### YOUR GOAL
Would you restate each entry word for word, omitting the pictures?

### EXCERPTED DATA

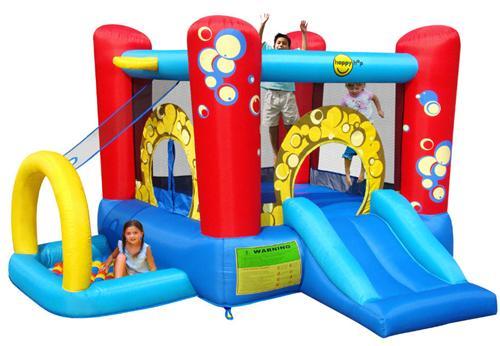 Happy Hop - Complex de joaca gonflabil Bubble 4 in 1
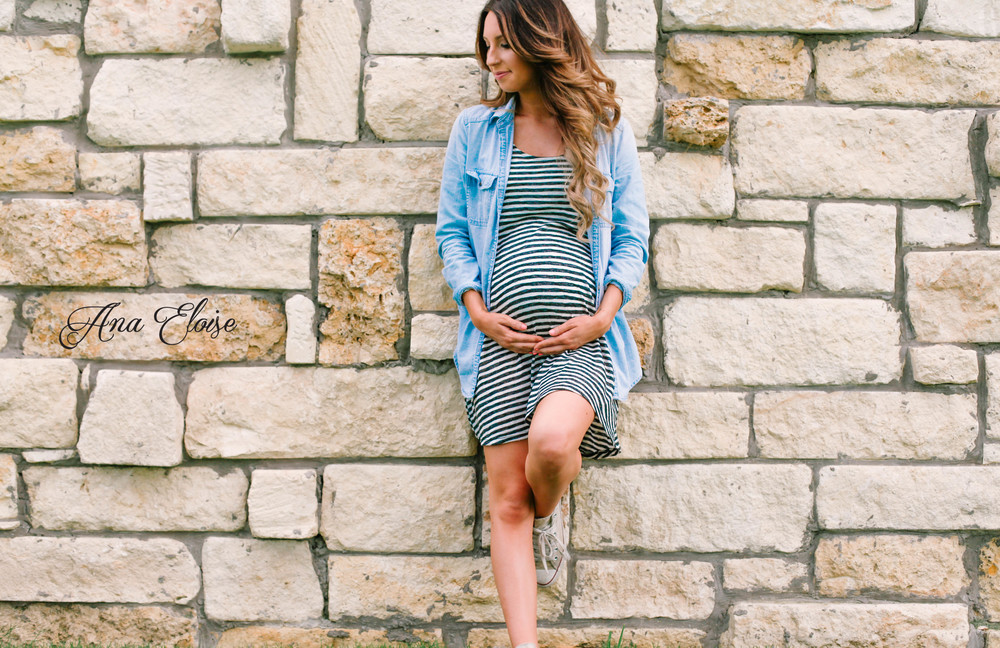 Ana_Eloise_Maternity_15 (1 of 1).jpg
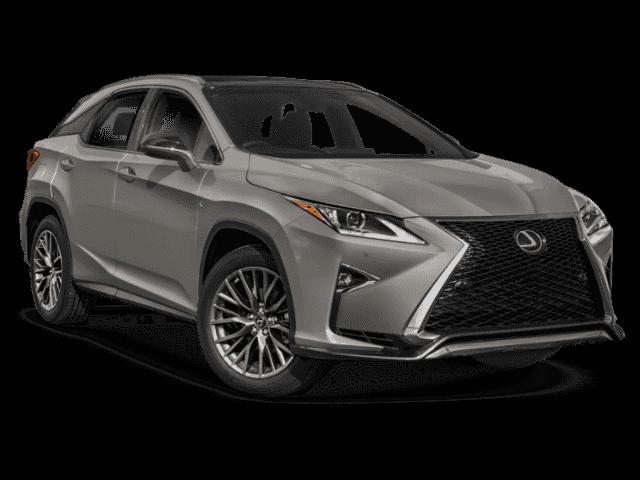 26 Concept of 2019 Lexus 350L New Concept by 2019 Lexus 350L
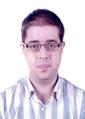 J.P. Paredes
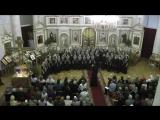 Рождественский фестиваль хоровой музыки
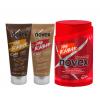 Pack Novex Hair Boost coffee Ricin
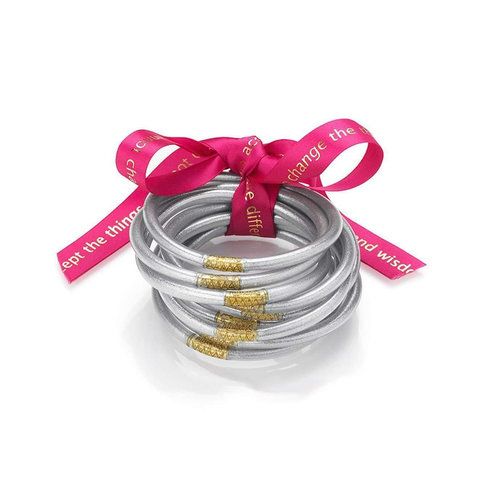 Silver All Weather Bangles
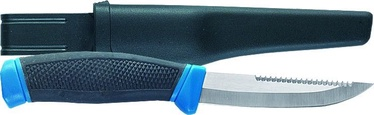 Jaxon AJ-NS02B Knife 22cm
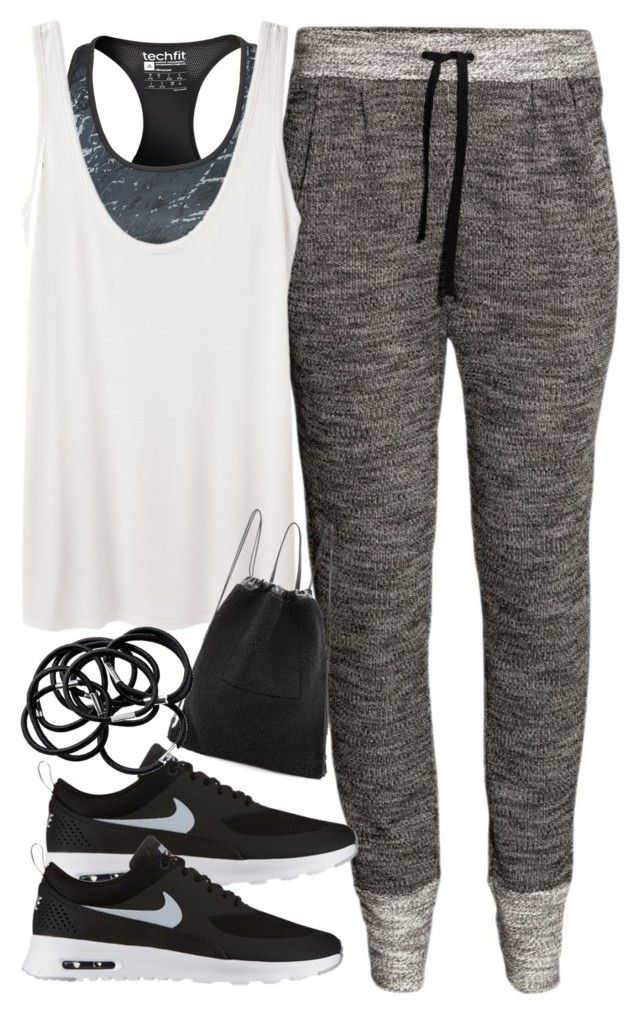 1000+ ideas about Gym Outfits on Pinterest | Workout Outfits Cute Gym Outfits and Fitness Wear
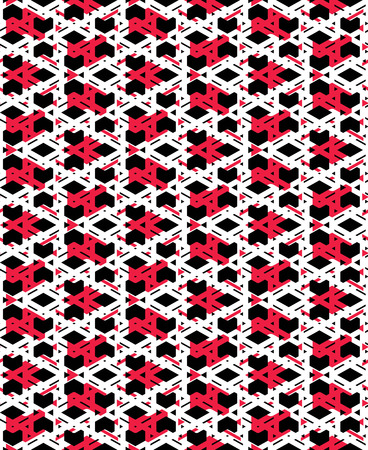 visual effect: Red messy abstract seamless pattern with interweave lines. Vector ornament wallpaper. Endless decorative background, visual effect geometric tracery with rhombs.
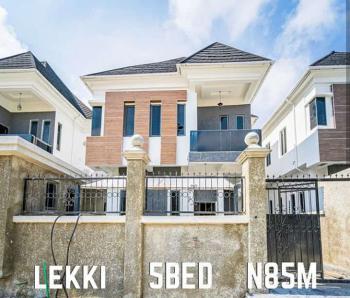 a Luxury Home of 5 Bedroom Duplex & Bq with Excellent Facilities, Lekki, Lagos, Detached Duplex for Sale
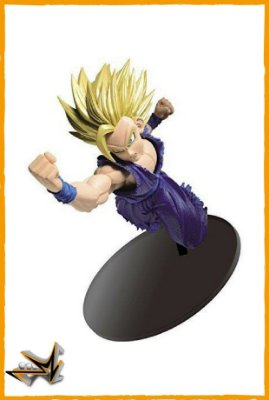 Son Gohan Dragon Ball Z Scultures Colosseum - Banpresto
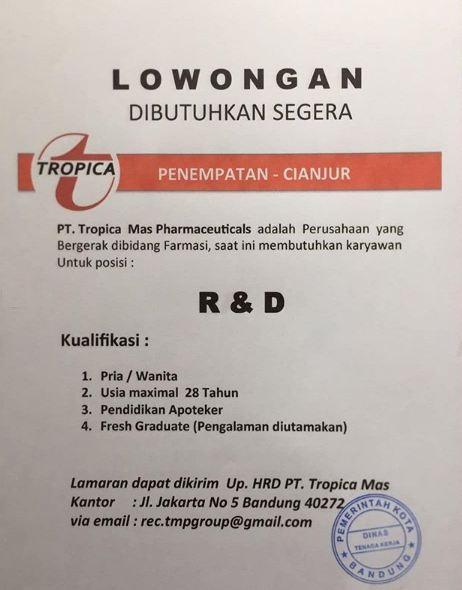 Lowongan Kerja Pt Tropica Mas Pharmaceutical Lowongan Kerja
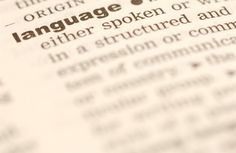 5 examples of how the languages we speak can affect the way we think. TED http://blog.ted.com/2013/02/19/5-examples-of-how-the-languages-we-speak-can-affect-the-way-we-think/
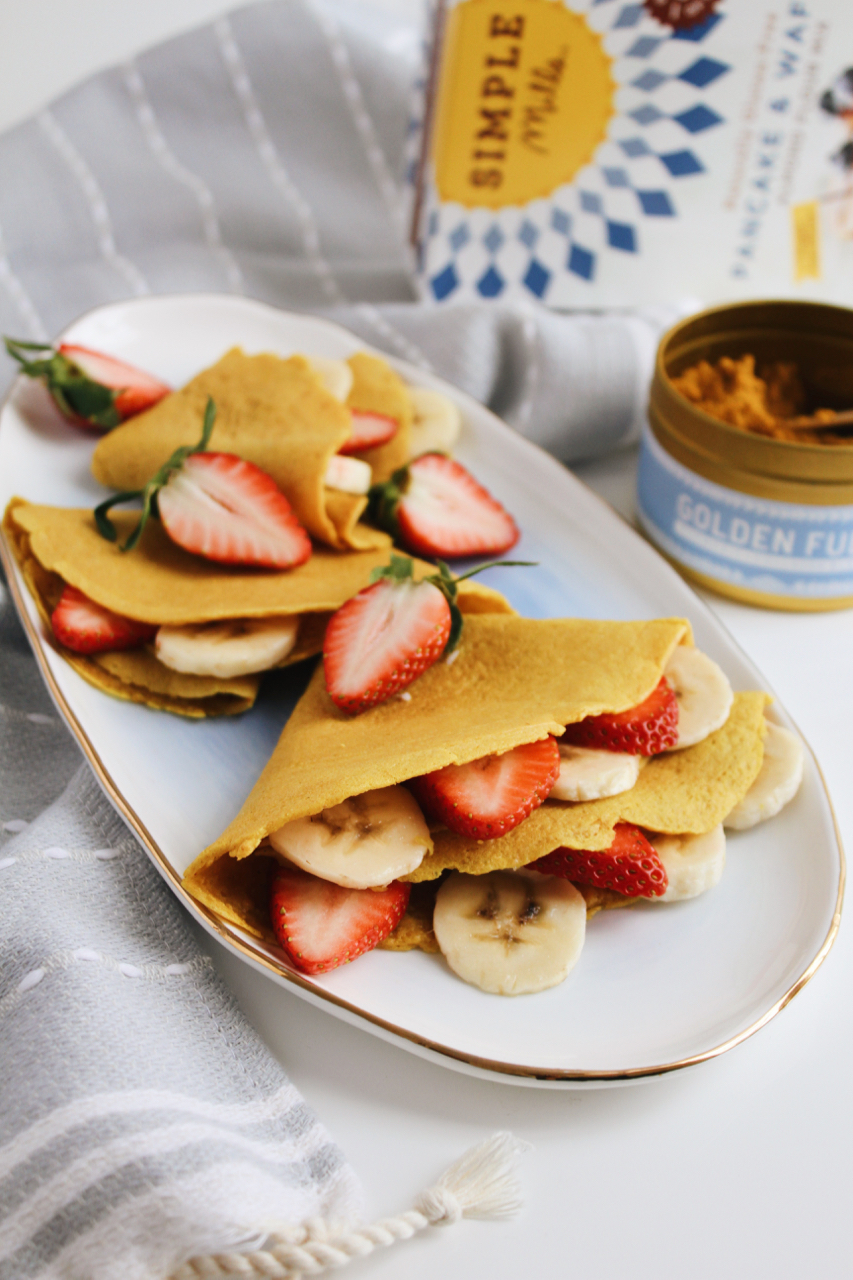 Golden Fuel Turmeric Collagen Crepes with Simple Mills + Live 24k | Living Minnaly  - 4.jpg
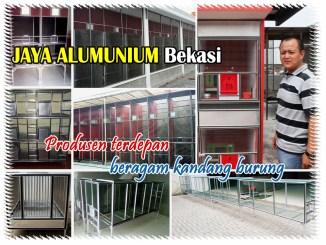 Produsen kandang burung Jaya Alumunium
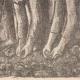 DETALLES 06   Mujeres que Recogen las Patatas (Alsacia - Francia)
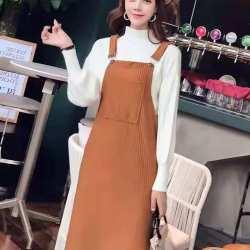 女人志 减龄口袋装饰竖纹显瘦背带裙  8048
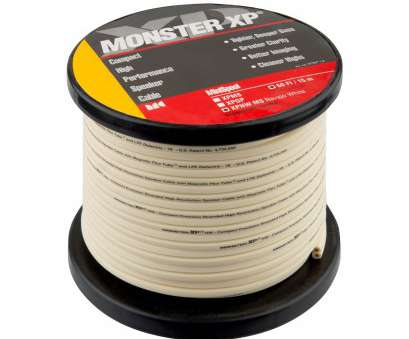 monster speaker wire gauge Monster Cable XP High Performance Speaker Wire in Navajo White 50 Ft, 16 Gauge (White) Monster Speaker Wire Gauge Nice Monster Cable XP High Performance Speaker Wire In Navajo White 50 Ft, 16 Gauge (White) Galleries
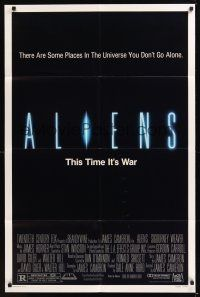 8e023 ALIENS 1sh '86 James Cameron, there are some places in the universe you don't go alone!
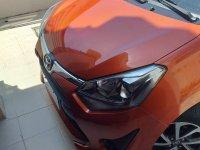 2000 Toyota Wigo for sale in Davao City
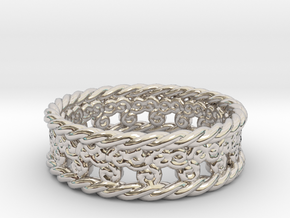 Triskelion Rope Ring Size 6 1/2 in Rhodium Plated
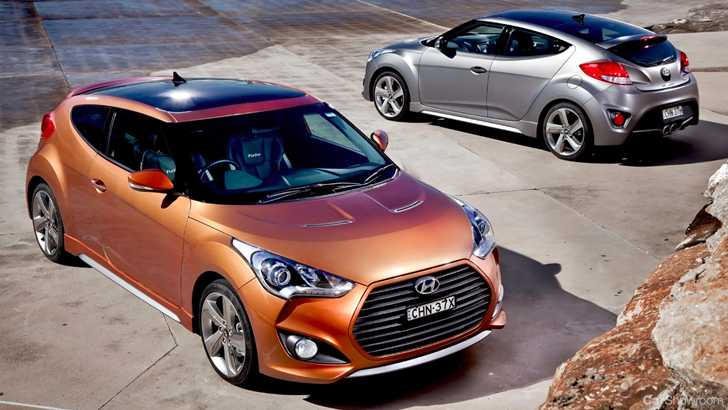 Review - 2017 Hyundai Veloster - Review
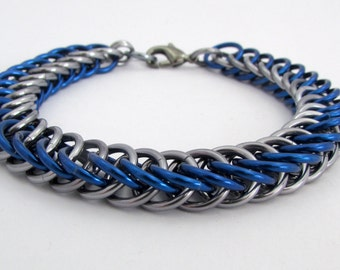 Blue and Dark Silver / Gunmetal Chainmaille Bracelet - Nickel Free Chain Bracelet for Men and Women - Handmade Chainmail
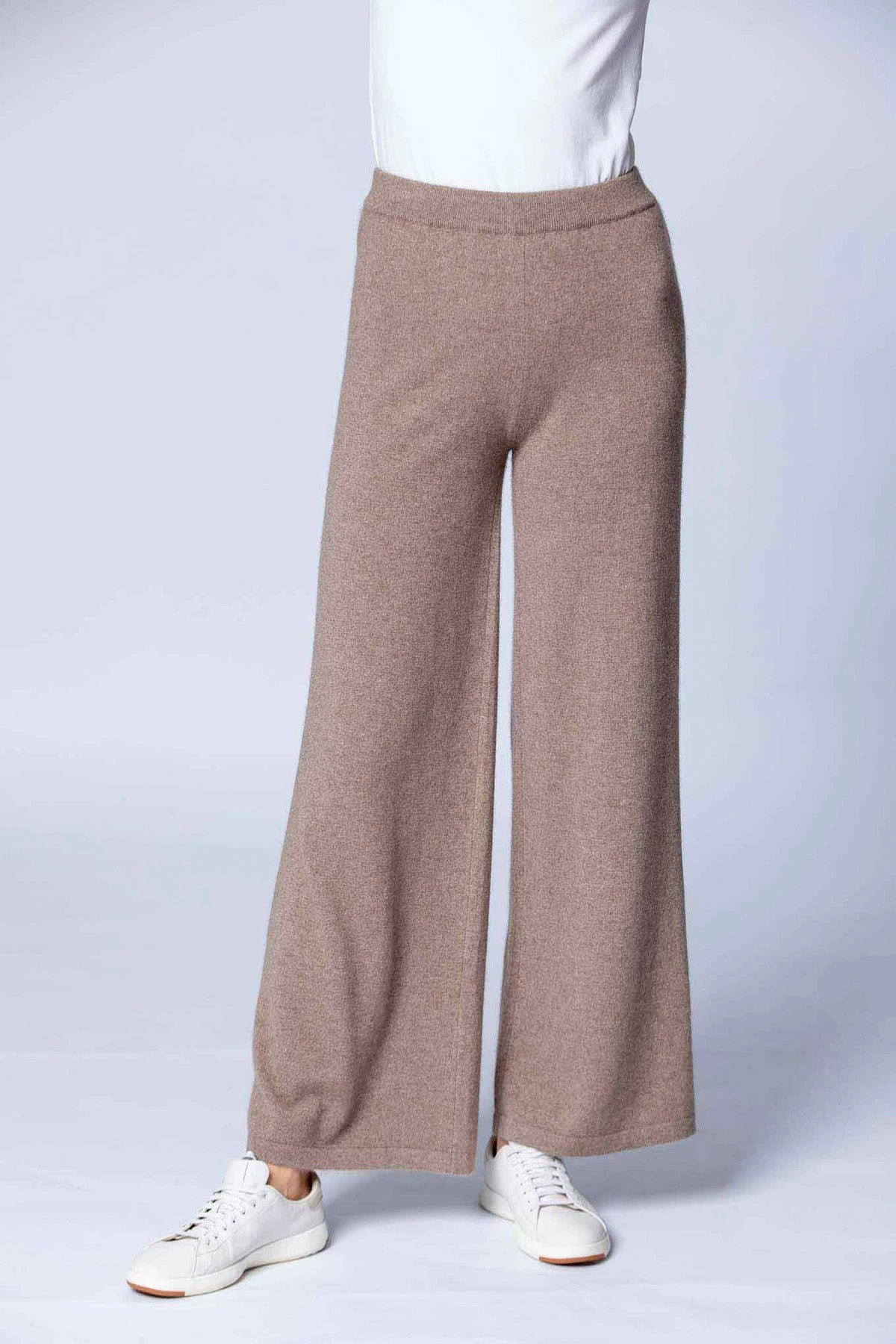 WOMEN'S WIDE PANTS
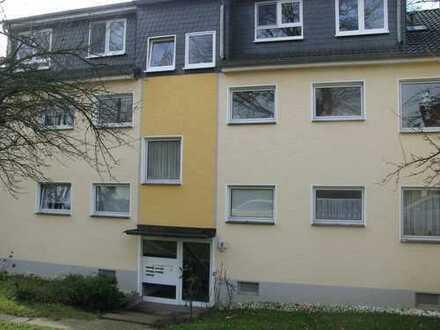 Top sanierte 4 Zimmerwohnung, 14m² Balkon mit Fernblick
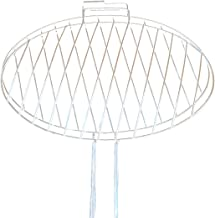 Barbacoa portátil Barbacoa de Acero Inoxidable para Acampar en el jardín Parrilla para la Carne de Pescado 42 * 26 cm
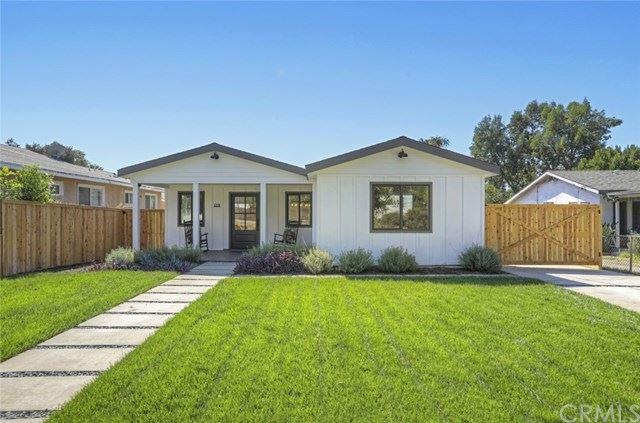 658 W Howard Street, Pasadena, CA 91103 - #: PF20208475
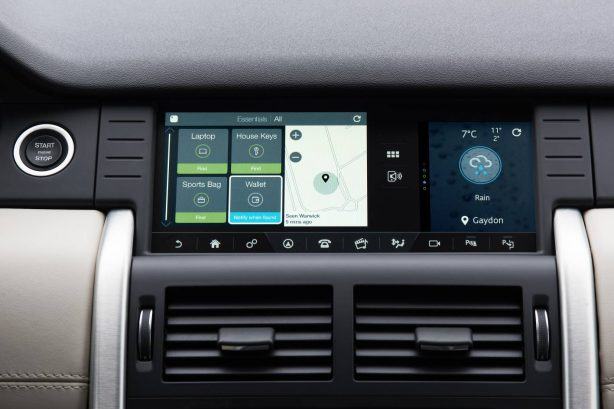 land-rover-discovery-sport-tile-bluetooth-tracker-app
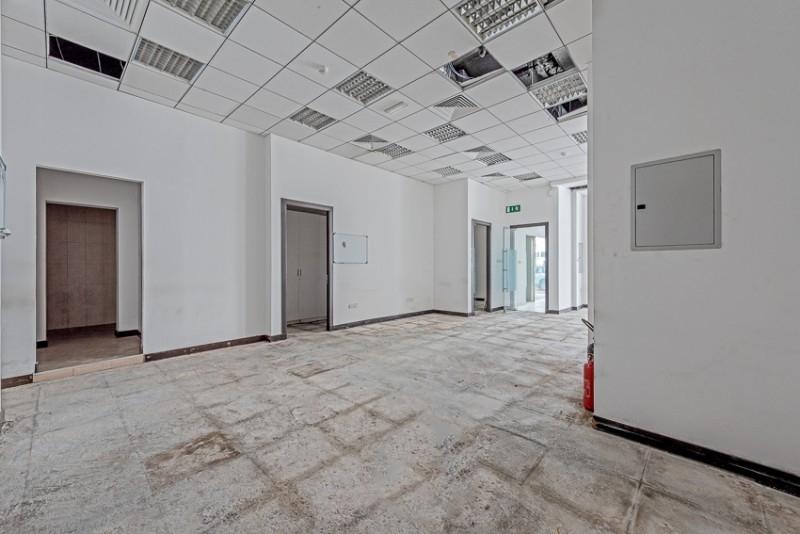 Studio Shop For Rent in  Al Ghazal Tower,  Al Khan | 7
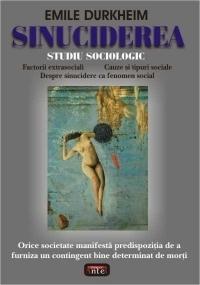 Sinuciderea  by  Émile Durkheim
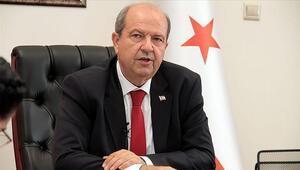 KKTC Başbakanı Tatar, Kovid-19la mücadeleye ilişkin siyasi partileri bilgilendiriyor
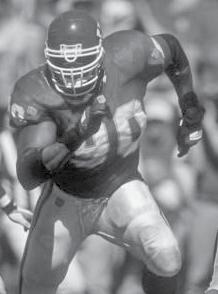 Neil Smith, Defensive Tackle 1988-2000 (Chiefs, Broncos, Chargers) Second Overall Pick in 1988 NFL Draft Six-Time Pro Bowl Selection 104.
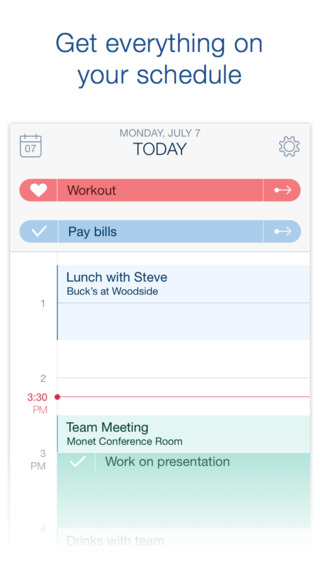 Timeful scheduling and task app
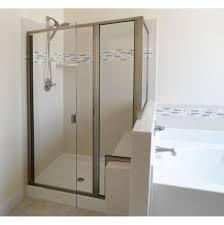 Replace Shower Door Installing Shower Door Hinges The Door Home Design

### TASK ANSWER
 Happy Hop - Complex de joaca gonflabil Bubble 4 in 1
 Ana_Eloise_Maternity_15 (1 of 1).jpg
 26 Concept of 2019 Lexus 350L New Concept by 2019 Lexus 350L
 J.P. Paredes
 Рождественский фестиваль хоровой музыки
 Pack Novex Hair Boost coffee Ricin
 Silver All Weather Bangles
 Jaxon AJ-NS02B Knife 22cm
 1000+ ideas about Gym Outfits on Pinterest | Workout Outfits Cute Gym Outfits and Fitness Wear
 visual effect: Red messy abstract seamless pattern with interweave lines. Vector ornament wallpaper. Endless decorative background, visual effect geometric tracery with rhombs.
 a Luxury Home of 5 Bedroom Duplex & Bq with Excellent Facilities, Lekki, Lagos, Detached Duplex for Sale
 Son Gohan Dragon Ball Z Scultures Colosseum - Banpresto
 Lowongan Kerja Pt Tropica Mas Pharmaceutical Lowongan Kerja
 5 examples of how the languages we speak can affect the way we think. TED http://blog.ted.com/2013/02/19/5-examples-of-how-the-languages-we-speak-can-affect-the-way-we-think/
 Golden Fuel Turmeric Collagen Crepes with Simple Mills + Live 24k | Living Minnaly  - 4.jpg
 Produsen kandang burung Jaya Alumunium
 DETALLES 06   Mujeres que Recogen las Patatas (Alsacia - Francia)
 女人志 减龄口袋装饰竖纹显瘦背带裙  8048
 monster speaker wire gauge Monster Cable XP High Performance Speaker Wire in Navajo White 50 Ft, 16 Gauge (White) Monster Speaker Wire Gauge Nice Monster Cable XP High Performance Speaker Wire In Navajo White 50 Ft, 16 Gauge (White) Galleries
 8e023 ALIENS 1sh '86 James Cameron, there are some places in the universe you don't go alone!
 2000 Toyota Wigo for sale in Davao City
 Triskelion Rope Ring Size 6 1/2 in Rhodium Plated
 Review - 2017 Hyundai Veloster - Review
 Blue and Dark Silver / Gunmetal Chainmaille Bracelet - Nickel Free Chain Bracelet for Men and Women - Handmade Chainmail
 WOMEN'S WIDE PANTS
 Top sanierte 4 Zimmerwohnung, 14m² Balkon mit Fernblick
 Barbacoa portátil Barbacoa de Acero Inoxidable para Acampar en el jardín Parrilla para la Carne de Pescado 42 * 26 cm
 658 W Howard Street, Pasadena, CA 91103 - #: PF20208475
 land-rover-discovery-sport-tile-bluetooth-tracker-app
 Studio Shop For Rent in  Al Ghazal Tower,  Al Khan | 7
 Sinuciderea  by  Émile Durkheim
 KKTC Başbakanı Tatar, Kovid-19la mücadeleye ilişkin siyasi partileri bilgilendiriyor
 Neil Smith, Defensive Tackle 1988-2000 (Chiefs, Broncos, Chargers) Second Overall Pick in 1988 NFL Draft Six-Time Pro Bowl Selection 104.
 Timeful scheduling and task app
 Replace Shower Door Installing Shower Door Hinges The Door Home Design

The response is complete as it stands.